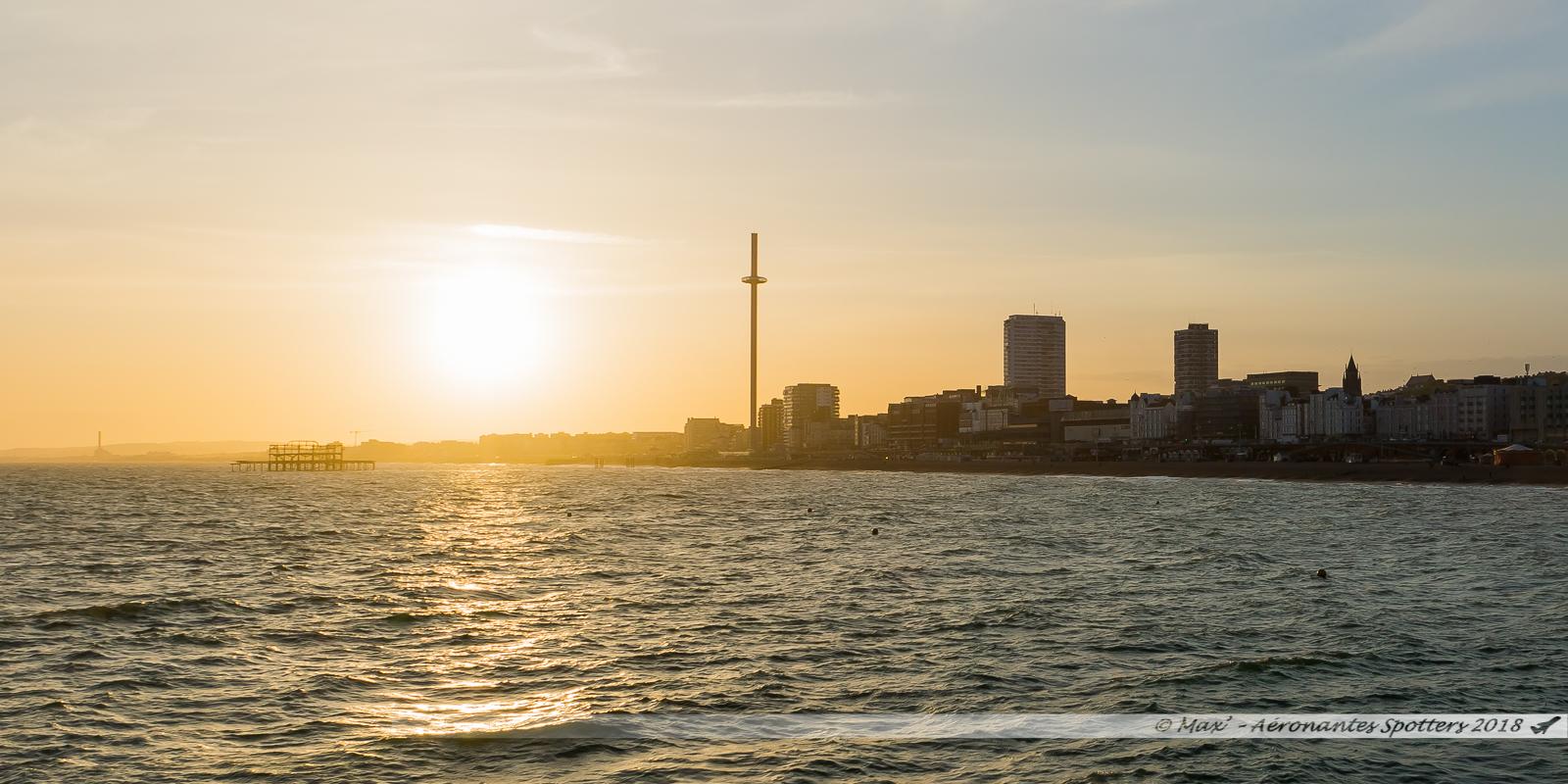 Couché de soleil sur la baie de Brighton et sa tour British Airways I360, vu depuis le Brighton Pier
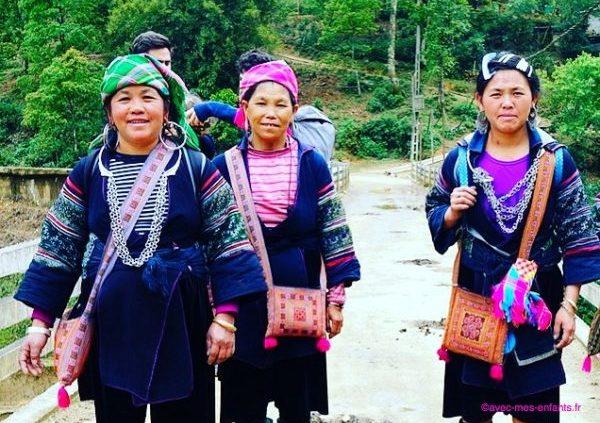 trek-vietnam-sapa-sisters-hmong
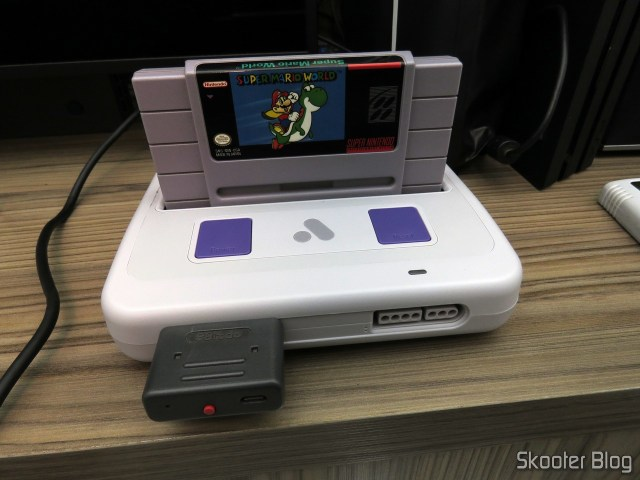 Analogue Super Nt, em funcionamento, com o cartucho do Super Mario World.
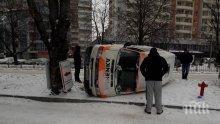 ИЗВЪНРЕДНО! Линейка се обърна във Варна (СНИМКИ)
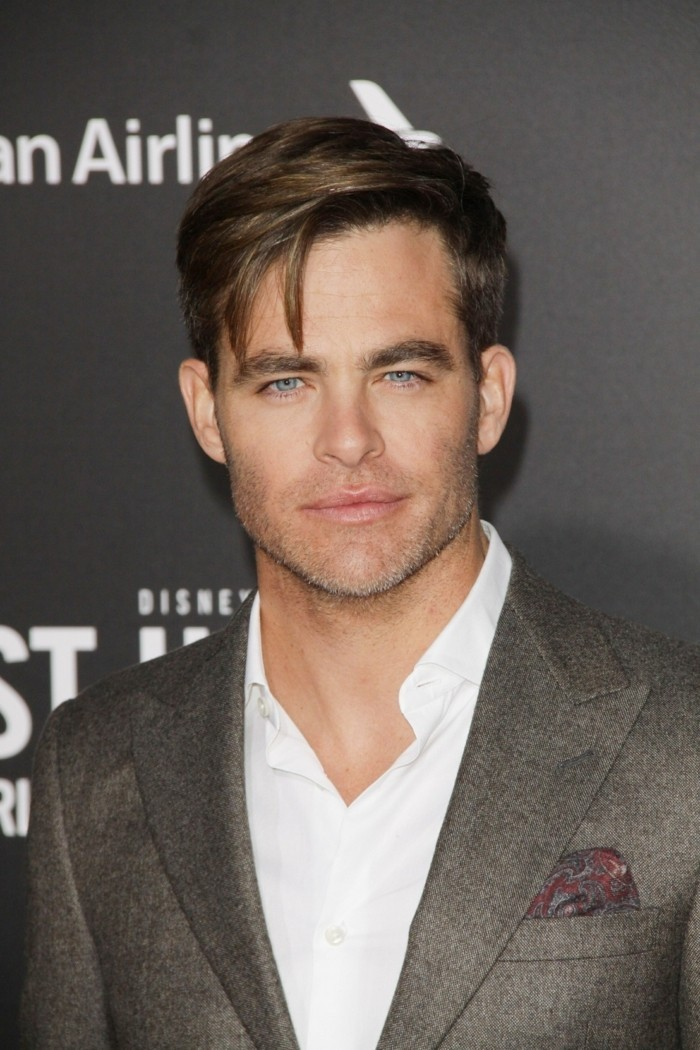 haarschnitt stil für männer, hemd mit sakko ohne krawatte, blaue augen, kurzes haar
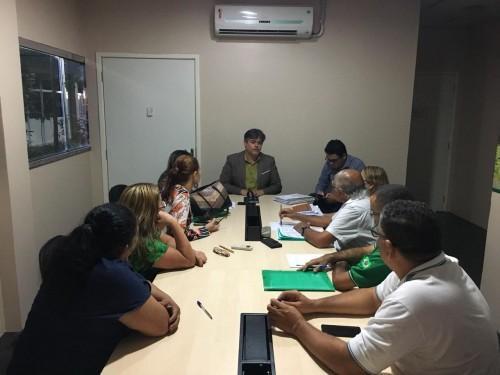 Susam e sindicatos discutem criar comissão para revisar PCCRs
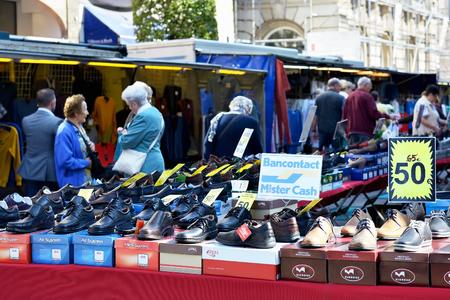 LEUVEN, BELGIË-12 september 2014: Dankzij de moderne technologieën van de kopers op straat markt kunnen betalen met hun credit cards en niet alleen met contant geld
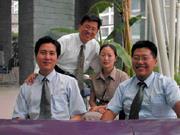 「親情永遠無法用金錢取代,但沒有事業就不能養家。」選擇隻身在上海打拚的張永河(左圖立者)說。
::::
__About this exercise__:
From the first line of the entries above down to the line holding "haarschnitt stil für", quote each line exactly and nothing else, skipping pictures.

__Solution below__:
 Couché de soleil sur la baie de Brighton et sa tour British Airways I360, vu depuis le Brighton Pier
 trek-vietnam-sapa-sisters-hmong
 Analogue Super Nt, em funcionamento, com o cartucho do Super Mario World.
 ИЗВЪНРЕДНО! Линейка се обърна във Варна (СНИМКИ)
 haarschnitt stil für männer, hemd mit sakko ohne krawatte, blaue augen, kurzes haar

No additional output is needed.